The social and emotional benefits of art as therapy is well documented. But what is it that makes the camera such an effective tool in processing complex emotions and trauma? “Photography gives me the ability to translate what I’m seeing in my head onto the page,” says Lisa Murray, a multimedia artist whose practice centres around tending to her trauma. “I find the creating part really meditative and really healing, because if I don’t create it, the images just sit in my brain.”
Murray’s latest project, This Too Shall Pass, is about juggling various medications throughout her life due to illness and a series of traumatic events. In two previous series, Through My Child’s Eyes and For Parts Not Working, the photographer dealt with these experiences directly. The first dissected her battle with breast cancer, while the latter dealt with the somewhat-invisible wounds that emerged from a traumatic brain injury following a serious bike accident
This Too Shall Pass began a little differently, with a doctor’s visit. After struggling with migraines for many years, Murray eventually saw a neurologist who explained it simply: everyone’s nervous system has a baseline, and life events can take them above or below that line. When Murray’s brain drops below the baseline, she tends to get a migraine. “No one had ever given me visual guidelines before, and it suddenly made so much sense. He said, ‘Let’s see if we can try shifting the baseline.’” This Too Shall Pass emerged out of a desire to visually express this physical and psychological journey, combining photography with scanned objects and archival images to create striking digital collages.

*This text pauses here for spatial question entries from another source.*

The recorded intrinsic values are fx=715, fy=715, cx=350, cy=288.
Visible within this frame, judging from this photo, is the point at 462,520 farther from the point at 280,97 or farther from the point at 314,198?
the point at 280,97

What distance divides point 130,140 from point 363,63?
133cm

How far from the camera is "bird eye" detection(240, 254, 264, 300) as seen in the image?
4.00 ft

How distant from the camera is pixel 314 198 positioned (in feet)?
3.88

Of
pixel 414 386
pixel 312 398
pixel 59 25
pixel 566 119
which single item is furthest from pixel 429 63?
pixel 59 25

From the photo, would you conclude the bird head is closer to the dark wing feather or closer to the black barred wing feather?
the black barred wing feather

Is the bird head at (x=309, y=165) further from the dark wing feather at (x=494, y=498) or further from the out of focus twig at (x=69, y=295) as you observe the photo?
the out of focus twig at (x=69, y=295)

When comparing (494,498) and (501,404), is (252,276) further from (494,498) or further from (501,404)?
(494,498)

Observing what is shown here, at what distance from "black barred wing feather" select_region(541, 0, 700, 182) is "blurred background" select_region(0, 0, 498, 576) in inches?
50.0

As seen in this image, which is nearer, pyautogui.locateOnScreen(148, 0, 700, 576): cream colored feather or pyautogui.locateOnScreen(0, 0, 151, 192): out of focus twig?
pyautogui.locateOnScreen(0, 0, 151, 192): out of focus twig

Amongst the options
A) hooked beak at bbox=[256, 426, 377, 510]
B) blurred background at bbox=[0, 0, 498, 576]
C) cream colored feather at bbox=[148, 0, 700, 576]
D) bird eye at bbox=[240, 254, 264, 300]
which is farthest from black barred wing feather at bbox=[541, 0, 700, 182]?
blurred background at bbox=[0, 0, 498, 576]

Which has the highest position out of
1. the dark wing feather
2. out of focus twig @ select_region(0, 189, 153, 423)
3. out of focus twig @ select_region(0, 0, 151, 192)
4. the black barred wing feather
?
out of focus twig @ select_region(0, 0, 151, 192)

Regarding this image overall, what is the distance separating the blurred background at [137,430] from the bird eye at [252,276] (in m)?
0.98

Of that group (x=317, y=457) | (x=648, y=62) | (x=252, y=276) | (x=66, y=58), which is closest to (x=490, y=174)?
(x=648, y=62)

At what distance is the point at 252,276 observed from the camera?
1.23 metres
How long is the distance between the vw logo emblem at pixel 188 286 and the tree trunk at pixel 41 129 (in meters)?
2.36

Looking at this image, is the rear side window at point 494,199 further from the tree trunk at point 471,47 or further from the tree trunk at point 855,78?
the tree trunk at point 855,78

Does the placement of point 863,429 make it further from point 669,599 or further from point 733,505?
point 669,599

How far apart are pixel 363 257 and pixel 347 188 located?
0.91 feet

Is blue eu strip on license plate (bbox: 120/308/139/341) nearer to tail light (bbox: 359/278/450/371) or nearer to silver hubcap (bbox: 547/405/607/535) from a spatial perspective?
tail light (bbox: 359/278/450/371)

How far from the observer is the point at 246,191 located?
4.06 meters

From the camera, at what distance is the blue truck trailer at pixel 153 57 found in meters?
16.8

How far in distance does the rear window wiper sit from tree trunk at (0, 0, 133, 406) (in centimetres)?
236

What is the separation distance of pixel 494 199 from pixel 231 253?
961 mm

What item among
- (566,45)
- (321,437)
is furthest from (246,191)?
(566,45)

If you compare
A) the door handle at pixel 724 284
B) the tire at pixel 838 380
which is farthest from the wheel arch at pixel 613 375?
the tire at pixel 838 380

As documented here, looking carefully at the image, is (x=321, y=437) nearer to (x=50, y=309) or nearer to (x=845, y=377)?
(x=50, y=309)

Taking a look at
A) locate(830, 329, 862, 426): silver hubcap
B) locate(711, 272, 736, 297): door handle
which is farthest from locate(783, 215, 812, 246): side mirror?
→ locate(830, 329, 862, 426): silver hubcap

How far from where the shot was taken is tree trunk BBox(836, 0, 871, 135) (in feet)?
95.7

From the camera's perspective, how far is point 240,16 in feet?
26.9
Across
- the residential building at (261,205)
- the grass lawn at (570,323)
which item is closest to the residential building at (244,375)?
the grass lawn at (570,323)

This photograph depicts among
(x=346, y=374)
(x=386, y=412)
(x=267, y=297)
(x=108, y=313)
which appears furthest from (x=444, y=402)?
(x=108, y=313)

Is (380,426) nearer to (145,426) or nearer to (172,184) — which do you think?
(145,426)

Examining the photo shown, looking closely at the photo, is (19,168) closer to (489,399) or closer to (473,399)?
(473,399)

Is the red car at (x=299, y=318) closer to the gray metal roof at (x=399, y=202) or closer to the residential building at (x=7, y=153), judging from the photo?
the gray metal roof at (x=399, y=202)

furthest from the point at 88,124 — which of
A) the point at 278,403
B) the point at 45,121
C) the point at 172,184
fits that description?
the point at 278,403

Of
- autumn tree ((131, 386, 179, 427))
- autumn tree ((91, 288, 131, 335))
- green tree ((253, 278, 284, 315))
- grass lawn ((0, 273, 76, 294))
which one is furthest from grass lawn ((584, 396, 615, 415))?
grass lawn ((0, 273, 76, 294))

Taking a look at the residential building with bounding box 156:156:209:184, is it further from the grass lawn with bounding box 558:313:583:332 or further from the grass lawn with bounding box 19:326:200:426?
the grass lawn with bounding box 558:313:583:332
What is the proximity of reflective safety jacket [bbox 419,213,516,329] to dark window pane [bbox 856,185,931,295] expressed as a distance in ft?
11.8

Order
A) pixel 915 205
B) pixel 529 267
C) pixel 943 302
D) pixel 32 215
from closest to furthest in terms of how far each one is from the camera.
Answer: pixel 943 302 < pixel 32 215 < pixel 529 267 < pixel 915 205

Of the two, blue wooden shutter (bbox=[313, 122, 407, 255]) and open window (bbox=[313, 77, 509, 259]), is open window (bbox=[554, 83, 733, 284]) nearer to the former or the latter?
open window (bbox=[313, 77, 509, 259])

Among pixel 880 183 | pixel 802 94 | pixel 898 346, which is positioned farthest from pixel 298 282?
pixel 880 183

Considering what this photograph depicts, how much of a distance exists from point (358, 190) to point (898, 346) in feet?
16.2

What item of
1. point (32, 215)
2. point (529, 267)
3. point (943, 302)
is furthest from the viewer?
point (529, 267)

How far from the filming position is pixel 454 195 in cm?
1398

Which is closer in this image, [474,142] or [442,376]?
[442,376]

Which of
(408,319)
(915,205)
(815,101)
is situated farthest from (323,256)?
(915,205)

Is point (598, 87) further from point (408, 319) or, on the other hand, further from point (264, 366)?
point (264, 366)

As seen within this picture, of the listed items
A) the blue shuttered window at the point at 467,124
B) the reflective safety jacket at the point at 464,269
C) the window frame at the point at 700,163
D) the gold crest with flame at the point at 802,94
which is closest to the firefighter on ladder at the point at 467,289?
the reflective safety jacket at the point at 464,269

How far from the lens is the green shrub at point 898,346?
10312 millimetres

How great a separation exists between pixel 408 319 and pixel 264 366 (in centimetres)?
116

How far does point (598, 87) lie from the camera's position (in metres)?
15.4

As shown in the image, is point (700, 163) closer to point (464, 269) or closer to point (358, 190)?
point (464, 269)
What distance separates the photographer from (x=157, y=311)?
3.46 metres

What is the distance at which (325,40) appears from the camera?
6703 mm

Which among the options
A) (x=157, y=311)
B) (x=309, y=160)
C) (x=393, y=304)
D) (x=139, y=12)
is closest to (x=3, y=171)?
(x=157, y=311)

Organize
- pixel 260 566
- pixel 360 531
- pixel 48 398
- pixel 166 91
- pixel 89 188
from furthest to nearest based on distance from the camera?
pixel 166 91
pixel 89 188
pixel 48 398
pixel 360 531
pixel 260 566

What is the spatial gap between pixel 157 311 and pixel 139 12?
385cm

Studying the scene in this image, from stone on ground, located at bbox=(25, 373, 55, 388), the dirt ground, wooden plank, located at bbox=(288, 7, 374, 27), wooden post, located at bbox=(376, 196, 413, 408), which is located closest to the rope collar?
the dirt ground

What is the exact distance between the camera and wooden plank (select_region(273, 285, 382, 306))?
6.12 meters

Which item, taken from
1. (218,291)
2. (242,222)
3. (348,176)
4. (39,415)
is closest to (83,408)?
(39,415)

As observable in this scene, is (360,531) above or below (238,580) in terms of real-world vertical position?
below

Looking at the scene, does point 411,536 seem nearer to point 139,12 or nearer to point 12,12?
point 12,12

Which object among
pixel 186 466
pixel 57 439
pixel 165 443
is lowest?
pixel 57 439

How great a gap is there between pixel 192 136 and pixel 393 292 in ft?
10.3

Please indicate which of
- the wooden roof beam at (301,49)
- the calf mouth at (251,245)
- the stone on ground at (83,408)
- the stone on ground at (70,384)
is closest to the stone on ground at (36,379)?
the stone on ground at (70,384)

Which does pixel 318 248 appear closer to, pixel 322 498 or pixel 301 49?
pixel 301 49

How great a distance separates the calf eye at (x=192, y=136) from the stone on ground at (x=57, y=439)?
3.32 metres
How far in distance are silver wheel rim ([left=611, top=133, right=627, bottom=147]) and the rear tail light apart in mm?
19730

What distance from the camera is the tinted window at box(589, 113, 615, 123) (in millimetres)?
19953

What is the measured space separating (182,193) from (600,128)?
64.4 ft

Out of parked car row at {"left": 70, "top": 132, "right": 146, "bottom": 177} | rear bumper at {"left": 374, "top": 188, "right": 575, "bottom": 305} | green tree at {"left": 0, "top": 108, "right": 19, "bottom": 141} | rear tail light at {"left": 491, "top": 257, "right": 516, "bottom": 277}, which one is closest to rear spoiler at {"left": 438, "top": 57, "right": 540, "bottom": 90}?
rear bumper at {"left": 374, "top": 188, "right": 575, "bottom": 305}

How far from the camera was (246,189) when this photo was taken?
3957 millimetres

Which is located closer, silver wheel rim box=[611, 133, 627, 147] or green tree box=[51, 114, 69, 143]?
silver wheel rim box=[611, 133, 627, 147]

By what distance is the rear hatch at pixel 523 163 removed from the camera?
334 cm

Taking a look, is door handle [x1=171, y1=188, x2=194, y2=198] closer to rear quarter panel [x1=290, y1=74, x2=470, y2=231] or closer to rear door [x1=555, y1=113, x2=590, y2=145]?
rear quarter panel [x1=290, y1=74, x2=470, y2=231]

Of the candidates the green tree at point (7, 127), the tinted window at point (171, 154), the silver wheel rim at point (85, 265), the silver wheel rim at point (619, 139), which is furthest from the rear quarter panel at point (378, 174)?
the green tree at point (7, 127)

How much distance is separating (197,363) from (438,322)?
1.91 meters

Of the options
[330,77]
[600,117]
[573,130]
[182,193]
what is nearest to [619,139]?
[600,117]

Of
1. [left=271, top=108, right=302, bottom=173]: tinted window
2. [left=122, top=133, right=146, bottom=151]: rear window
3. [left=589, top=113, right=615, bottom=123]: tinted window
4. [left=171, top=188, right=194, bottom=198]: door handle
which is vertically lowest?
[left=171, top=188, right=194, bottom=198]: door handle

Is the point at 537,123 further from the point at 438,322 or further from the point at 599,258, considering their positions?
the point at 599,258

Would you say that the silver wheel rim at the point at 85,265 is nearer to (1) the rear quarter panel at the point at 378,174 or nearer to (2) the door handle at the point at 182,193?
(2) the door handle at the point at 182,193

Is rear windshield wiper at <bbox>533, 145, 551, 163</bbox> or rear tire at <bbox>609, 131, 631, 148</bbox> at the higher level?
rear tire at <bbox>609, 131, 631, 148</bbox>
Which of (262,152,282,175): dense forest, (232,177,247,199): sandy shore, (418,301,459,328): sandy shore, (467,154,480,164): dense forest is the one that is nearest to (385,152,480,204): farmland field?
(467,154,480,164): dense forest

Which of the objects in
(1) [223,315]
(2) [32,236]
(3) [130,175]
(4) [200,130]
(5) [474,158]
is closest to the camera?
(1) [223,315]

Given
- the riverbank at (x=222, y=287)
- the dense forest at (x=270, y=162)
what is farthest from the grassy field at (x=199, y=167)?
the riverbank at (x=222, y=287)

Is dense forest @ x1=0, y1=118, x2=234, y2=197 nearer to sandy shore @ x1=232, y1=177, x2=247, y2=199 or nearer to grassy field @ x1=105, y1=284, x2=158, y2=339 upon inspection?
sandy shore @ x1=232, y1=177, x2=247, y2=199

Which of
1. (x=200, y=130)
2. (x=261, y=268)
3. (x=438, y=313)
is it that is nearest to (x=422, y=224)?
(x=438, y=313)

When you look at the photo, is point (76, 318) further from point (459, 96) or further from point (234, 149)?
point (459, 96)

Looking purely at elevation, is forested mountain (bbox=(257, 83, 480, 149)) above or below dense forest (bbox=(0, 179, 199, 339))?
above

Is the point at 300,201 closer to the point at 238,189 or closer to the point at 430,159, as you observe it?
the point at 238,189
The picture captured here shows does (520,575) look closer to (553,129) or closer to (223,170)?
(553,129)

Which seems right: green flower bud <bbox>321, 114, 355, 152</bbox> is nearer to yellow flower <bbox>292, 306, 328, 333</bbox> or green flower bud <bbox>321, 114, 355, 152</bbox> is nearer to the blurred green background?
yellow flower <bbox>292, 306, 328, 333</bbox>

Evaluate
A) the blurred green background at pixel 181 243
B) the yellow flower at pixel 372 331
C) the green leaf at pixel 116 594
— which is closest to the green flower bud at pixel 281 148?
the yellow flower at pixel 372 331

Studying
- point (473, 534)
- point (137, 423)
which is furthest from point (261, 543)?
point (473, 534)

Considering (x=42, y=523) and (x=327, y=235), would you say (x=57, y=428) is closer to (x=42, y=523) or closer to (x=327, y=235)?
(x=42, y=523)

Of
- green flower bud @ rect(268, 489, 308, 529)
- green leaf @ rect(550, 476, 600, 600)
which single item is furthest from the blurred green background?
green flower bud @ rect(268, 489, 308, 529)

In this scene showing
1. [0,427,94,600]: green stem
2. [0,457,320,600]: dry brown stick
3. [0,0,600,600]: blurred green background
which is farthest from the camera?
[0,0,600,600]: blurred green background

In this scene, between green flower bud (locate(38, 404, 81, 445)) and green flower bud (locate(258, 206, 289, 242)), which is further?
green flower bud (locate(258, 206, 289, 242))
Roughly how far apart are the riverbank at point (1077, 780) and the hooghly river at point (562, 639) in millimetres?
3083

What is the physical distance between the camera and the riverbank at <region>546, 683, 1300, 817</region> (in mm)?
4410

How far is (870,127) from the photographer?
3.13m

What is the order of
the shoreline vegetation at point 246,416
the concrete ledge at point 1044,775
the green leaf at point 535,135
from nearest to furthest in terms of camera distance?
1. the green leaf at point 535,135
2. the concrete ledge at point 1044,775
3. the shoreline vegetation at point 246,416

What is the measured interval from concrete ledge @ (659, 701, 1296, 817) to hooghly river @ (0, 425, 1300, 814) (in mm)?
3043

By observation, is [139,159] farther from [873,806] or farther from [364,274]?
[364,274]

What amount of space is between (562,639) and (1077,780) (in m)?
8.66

Each image in this series is layered with meaning. For example, the orange-hued portrait that holds the series title, This Too Shall Pass, illustrates the relief of emerging out of a migraine. “There are these incredible color auras that happen following a migraine where the world is incredibly beautiful—the smallest things are so stunning,” she explains. Another image, entitled Reality, deals with the difficulty of coming off a breast cancer medication that she took for 10 years. It depicts Murray, wearing a prosthetic breast and a necklace with the word ‘reality’ hanging the opposite way. “People point out that I’m wearing it back to front, but whenever I put it on and I’m looking in the mirror, I see it the right way,” she says. “The photo is also about coming to a place where I’m no longer thinking about having reconstructive surgery, and being at peace with my reality in wearing a prosthetic.”
Running throughout these images is a binary code, inspired by an unexpected discovery made while working with medium format film. Murray noticed the standard technical markings of the numbers 10 and 11 printed along the film’s edge, and found herself drawn into the logic of binary notation. In digital systems, 1 signifies ON and 0 signifies OFF: a fundamental expression of presence and absence. For Murray, this offered a precise vocabulary for her own experience. “Some days I’m present, and I’m ‘on’, and then other days when I’m juggling medication and trying to get back to that baseline I’m ‘off,’” she explains
Murray’s process always starts with photography, but “the more I learn, the more my work has expanded to include mixed media, which can help to express my ideas more cohesively,” she says. Putting the project out into the world is all part of the healing process too. “With my first series, there was an element of feeling incredibly embarrassed… [But] if I didn’t put myself out into the world, I wouldn’t get the healing in return, because it’s people’s response to it that normalizes the traumas. I have connected with so many people that are going through similar things, who are grateful for the work that I make. And having those connections by far outweigh the isolation I have felt in dealing with health issues.”